— AUFGABENDETAILS —
Wie viele Bälle flogen laut dem Abschnitt zur Bagatellgrenze auf das Grundstück des Antragsgegners, und in welchem Zeitraum?

Um eine solche unwesentliche Beeinträchtigung handelt es sich hier, wie die Angaben des Antragsgegners und Beschwerdeführers selbst belegen. Denn das Zufliegen von sieben Bällen in einem Zeitraum von dreizehn Monaten (September 1998 bis September 1999) auf das Grundstück des Antragsgegners und Beschwerdeführers (= jahresdurchschnittlich jeweils auf etwa zwei Monate ein Ball) unterschreitet nach Auffassung des Senats die Bagatellgrenze deutlich und verpflichtet zur Duldung.

11

Die Unterschreitung der Bagatellgrenze ist als gesetzlich geregelter Duldungsgrund gemäß § 1004 Abs. 2 BGB i.V.m. § 906 Abs. 1 BGB auch eine zulässige Einwendung i.S.d. § 767 ZPO. Diese ist auch erst nach der mündlichen Verhandlung vor dem Senat am 27. Juli 1997 eingetreten. Denn zu diesem Zeitpunkt hatte die Antragstellerin und Beschwerdegegnerin die Erhöhung des Ballfangzaunes nicht durchgeführt und noch nicht einmal verbindlich in Aussicht gestellt (vgl. Senatsurt. v. 25.07.1997, S. 18 UA), so dass das Unterschreiten der Bagatellgrenze und damit das Vorliegen eines Duldungsgrundes wegen unwesentlicher Beeinträchtigung vom Senat zum Zeitpunkt der Entscheidung (noch) nicht festgestellt werden konnte.

— DATEN —
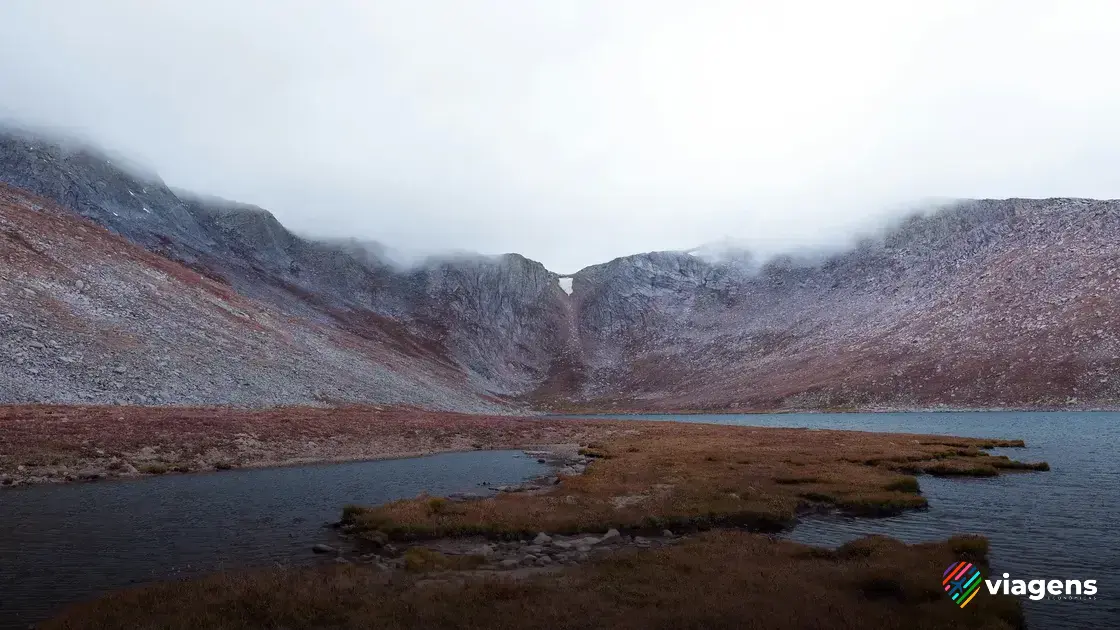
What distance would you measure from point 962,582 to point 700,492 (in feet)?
52.8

— ERWARTETE ANTWORT —
Sieben Bälle in dreizehn Monaten, von September 1998 bis September 1999.